I've been fascinated by the few reports I have read about Real [Fruit] Vinegars ... those are NOT the fruit or herb flavored vinegars [other than Bragg's Raw Apple Cider Vinegar] we usually find in our stores in the US. Apparently there are a few stores who import these luscious vinegars from France, Italy and Spain where they are more commonly made, but the purchase cost is higher than a bottle of fine wine.

The process to make real vinegars from fruit is to first make fruit wine. Then you expose the wine to oxygen where the acetobacter convert the alcohol to acetic acid. Actually, the process to make any real vinegar is to first make the substance into a wine, then convert the alcohol in it to acetic acid. Quickly distilling GMO corn or corn by-products into vinegar may give you a good product to use as a household cleaning product, but there are far better options of vinegars for foods.

One important distinction besides the taste is the health benefits of the nutrients in the vinegars. When wines are bottled, sulphites are added to kill the bacteria and stop any residual fermentation, and act as a preservative. If you have bought Bragg's Raw Apple Cider Vinegar (or made your own vinegar) you will notice a "mother" in the vinegar. That's a product of the action of the acetic acid bacteria on the alcohol where no sulphites have been added to kill the good bacteria. It is harmless (but alive). Real apple cider vinegar retains all the nutritional goodness of the apples from which it was made,  plus it is fortified with the enzymes produced during the two fermentation steps. The same is true of any fruit fermented into real vinegar.

The photo above is blueberry wine on the left, and plum on the right. I made both of these from what winemakers call 'seconds'... that is, the second brewing of the same fruit pulp after the first batch has been drawn off. Not being a winemaker myself, it will be interesting to see if I have successfully made wine at all! Those bottles will be left to 'age' for several months, and then I will siphon the liquid into jars with a large mouth, and cover the mouth with cheesecloth to keep out dust and bugs but allow contact with oxygen to convert the alcohol.

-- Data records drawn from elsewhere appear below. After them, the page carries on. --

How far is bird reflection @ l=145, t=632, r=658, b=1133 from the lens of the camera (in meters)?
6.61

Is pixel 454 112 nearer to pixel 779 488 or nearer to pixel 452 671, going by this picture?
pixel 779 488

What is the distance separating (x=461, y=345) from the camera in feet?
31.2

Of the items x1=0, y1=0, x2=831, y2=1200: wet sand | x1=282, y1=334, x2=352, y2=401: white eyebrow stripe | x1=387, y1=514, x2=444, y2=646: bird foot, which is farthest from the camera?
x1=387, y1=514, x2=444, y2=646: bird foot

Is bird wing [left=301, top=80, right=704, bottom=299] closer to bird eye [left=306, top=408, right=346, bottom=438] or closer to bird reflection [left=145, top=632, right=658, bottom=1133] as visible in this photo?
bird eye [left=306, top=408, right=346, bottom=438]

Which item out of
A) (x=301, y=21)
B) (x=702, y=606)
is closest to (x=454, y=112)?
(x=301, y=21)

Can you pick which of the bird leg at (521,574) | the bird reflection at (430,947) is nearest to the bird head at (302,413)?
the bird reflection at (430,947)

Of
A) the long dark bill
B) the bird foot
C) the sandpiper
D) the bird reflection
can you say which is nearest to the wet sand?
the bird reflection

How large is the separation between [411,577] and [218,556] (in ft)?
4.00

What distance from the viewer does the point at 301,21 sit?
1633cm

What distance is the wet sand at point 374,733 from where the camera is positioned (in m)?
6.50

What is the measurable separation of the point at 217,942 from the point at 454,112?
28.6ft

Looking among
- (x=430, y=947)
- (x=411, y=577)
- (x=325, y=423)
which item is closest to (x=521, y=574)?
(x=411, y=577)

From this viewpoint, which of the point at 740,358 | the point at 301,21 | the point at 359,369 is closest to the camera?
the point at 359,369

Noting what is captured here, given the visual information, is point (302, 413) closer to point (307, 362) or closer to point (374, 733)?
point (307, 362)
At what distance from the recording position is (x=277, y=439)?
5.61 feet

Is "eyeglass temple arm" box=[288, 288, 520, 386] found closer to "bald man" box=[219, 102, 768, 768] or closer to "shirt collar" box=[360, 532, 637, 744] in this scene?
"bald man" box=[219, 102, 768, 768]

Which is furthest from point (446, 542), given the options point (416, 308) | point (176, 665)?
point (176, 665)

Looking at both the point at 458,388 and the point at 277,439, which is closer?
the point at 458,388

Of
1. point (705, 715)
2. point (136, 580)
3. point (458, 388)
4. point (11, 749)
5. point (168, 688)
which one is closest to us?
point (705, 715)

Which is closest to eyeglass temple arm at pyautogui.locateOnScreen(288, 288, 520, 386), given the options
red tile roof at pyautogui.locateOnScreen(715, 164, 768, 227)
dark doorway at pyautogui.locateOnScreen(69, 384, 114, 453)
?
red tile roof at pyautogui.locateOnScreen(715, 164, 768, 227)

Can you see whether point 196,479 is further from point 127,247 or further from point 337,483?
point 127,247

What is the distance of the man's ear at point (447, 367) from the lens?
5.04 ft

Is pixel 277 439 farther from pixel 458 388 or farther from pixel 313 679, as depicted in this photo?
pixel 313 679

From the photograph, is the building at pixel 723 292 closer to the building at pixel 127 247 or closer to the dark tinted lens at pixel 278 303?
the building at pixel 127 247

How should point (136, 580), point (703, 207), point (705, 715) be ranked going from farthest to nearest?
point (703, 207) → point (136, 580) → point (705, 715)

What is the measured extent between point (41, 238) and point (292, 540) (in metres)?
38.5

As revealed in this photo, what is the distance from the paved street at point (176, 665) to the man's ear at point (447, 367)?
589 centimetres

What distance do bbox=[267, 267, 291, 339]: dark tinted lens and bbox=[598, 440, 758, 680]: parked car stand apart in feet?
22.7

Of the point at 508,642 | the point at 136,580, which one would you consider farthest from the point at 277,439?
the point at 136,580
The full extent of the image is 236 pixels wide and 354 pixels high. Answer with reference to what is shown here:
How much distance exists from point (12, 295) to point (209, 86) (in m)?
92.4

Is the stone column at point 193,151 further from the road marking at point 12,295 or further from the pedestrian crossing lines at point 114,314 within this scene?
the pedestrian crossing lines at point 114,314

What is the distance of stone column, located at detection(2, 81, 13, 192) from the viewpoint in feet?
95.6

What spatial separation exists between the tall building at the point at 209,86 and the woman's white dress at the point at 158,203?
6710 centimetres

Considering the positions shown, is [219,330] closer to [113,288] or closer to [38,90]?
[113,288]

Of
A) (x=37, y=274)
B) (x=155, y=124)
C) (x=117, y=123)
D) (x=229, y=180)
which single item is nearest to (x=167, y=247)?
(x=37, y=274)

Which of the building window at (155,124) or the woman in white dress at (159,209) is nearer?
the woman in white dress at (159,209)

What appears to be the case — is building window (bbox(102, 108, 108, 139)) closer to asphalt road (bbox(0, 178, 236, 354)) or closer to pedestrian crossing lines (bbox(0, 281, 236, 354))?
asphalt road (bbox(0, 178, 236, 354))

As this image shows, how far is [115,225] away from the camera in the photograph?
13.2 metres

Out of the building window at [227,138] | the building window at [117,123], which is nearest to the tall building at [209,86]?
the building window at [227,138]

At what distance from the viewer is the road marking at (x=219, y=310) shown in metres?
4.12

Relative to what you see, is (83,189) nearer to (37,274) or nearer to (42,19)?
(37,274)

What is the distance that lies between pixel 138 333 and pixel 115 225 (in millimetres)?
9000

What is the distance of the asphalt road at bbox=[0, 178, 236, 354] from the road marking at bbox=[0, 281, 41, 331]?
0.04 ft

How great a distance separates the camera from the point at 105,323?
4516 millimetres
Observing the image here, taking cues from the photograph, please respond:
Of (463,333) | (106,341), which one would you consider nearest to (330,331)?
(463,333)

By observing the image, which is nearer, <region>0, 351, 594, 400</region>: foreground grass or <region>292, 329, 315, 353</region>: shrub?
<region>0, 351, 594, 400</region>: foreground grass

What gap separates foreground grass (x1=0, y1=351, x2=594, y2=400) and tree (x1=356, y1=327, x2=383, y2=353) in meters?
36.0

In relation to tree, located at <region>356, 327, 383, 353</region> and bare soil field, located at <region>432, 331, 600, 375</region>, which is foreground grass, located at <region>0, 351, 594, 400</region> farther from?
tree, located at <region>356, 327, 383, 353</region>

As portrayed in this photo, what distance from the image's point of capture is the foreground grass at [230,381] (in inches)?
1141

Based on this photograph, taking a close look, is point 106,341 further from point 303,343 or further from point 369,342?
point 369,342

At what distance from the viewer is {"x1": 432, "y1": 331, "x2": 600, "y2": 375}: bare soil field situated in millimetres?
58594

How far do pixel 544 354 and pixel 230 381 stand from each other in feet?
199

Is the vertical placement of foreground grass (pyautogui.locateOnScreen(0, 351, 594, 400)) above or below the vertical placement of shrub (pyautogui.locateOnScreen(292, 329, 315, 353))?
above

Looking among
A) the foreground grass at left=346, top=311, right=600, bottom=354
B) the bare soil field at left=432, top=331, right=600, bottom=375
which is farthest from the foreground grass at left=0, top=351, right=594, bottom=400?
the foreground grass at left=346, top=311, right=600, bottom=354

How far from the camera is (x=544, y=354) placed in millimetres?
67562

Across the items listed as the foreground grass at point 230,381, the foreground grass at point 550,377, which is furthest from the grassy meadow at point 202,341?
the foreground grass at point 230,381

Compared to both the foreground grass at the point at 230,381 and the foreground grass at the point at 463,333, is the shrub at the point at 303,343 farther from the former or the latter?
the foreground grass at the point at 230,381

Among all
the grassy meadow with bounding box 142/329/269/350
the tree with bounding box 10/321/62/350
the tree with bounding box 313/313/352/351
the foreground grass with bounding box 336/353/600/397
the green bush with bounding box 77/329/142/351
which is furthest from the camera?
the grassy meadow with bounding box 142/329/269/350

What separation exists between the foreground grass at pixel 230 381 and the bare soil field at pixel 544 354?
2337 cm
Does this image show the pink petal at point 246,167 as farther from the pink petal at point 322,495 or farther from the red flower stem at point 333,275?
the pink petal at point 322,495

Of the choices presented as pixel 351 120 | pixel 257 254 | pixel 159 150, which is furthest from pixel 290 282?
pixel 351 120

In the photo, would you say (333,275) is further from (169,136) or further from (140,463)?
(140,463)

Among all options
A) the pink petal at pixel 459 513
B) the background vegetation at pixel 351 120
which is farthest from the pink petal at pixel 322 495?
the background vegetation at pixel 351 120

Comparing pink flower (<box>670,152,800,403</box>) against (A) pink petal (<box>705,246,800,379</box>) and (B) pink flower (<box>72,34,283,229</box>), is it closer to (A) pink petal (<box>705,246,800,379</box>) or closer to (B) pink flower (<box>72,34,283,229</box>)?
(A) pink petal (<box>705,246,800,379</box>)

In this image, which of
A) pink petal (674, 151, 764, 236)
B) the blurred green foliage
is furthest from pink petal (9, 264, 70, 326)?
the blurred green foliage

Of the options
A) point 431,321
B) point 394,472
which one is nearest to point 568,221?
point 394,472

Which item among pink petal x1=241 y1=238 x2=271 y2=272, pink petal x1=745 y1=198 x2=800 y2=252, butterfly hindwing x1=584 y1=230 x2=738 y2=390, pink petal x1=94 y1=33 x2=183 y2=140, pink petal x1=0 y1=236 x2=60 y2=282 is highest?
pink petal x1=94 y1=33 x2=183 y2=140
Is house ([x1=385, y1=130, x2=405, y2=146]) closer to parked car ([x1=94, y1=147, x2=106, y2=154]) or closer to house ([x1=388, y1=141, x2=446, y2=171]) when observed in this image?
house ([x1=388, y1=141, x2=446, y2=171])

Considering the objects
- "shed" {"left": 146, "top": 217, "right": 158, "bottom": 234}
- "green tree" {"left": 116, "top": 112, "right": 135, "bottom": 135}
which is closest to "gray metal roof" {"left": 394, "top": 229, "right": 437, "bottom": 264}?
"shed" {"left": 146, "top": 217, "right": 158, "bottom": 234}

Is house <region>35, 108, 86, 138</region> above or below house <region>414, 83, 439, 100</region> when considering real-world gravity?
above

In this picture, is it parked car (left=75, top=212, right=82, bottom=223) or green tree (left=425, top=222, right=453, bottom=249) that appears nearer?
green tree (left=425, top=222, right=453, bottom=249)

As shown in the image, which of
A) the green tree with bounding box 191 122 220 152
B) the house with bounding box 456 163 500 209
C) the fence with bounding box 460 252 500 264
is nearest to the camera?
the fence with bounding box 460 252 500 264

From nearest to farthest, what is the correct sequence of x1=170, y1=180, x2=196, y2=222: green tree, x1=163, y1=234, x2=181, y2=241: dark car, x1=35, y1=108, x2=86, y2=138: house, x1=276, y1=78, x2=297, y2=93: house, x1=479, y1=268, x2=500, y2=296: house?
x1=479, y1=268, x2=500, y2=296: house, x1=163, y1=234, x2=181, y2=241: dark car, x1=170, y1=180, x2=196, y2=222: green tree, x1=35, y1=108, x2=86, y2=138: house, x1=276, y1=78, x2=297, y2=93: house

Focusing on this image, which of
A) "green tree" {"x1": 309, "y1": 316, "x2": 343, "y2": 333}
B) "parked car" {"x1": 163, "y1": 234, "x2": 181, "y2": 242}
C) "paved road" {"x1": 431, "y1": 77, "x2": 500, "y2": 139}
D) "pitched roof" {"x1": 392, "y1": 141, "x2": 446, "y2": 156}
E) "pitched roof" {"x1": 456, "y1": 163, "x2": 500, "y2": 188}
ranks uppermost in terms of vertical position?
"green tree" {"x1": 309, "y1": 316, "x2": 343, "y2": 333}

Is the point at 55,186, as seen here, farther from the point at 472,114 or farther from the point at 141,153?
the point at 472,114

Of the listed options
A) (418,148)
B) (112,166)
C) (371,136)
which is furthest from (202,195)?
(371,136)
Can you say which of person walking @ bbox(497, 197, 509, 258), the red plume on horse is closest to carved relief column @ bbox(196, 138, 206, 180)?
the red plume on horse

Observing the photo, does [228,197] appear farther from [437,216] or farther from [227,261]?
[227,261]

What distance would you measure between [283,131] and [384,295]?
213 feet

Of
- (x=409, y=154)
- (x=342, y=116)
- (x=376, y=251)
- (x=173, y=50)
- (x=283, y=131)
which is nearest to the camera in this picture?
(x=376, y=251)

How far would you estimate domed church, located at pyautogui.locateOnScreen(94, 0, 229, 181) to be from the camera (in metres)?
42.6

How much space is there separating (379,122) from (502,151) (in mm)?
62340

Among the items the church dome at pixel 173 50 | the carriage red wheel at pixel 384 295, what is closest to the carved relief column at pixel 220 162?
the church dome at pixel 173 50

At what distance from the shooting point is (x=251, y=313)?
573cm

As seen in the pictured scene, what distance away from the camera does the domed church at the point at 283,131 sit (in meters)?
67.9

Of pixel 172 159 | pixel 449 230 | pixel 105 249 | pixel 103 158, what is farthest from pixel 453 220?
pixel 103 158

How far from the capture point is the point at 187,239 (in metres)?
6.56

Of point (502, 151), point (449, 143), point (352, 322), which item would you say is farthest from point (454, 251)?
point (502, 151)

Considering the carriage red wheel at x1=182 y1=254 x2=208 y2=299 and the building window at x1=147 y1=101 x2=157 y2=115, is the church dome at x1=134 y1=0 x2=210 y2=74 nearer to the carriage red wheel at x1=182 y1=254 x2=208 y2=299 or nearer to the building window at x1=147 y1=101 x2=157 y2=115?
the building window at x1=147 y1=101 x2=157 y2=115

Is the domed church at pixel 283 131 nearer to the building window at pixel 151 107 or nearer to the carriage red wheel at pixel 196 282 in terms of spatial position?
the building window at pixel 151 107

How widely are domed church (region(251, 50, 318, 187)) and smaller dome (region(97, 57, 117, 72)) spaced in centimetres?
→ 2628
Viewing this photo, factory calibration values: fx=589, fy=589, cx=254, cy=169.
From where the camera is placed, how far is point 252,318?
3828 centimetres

In my freezer I have enough red raspberries to start fermenting a 3 gallon (or more) batch of wine from scratch, and I have higher hopes of success in making wine than with the jugs above. If I actually succeed in making a drinkable wine, most of it will be bottled for friends since I don't drink. The rest will get converted to vinegar.

I'm also hoping to find enough elderberries left this year to start a gallon of elderberry wine. I used all the elderberries I had picked to make an elderberry syrup for colds and flu before I thought to save some for wine.

I have an invitation to visit a cidery when apples ripen, and I'm hoping to buy some just-pressed juice to make some hard apple cider, which will ultimately become raw apple cider vinegar. I use a lot of Bragg's and it would be nice to make my own, but buying a cider press is out of the question financially.

One of the apples I hope to find for cider is an heirloom crab apple "Virginia Hewe's Crab" Thomas Jefferson grew in his North Orchard at Monticello for cider. Someone discovered one growing somewhere in Virginia several years ago and has been grafting lots of new crab apple trees from it. The old cider made in England and Colonial America was a mix of sweet and bitter apples; most of those heirloom apple varieties are long gone since cider fell out of favor as a beverage, and they did not make a good eating apple.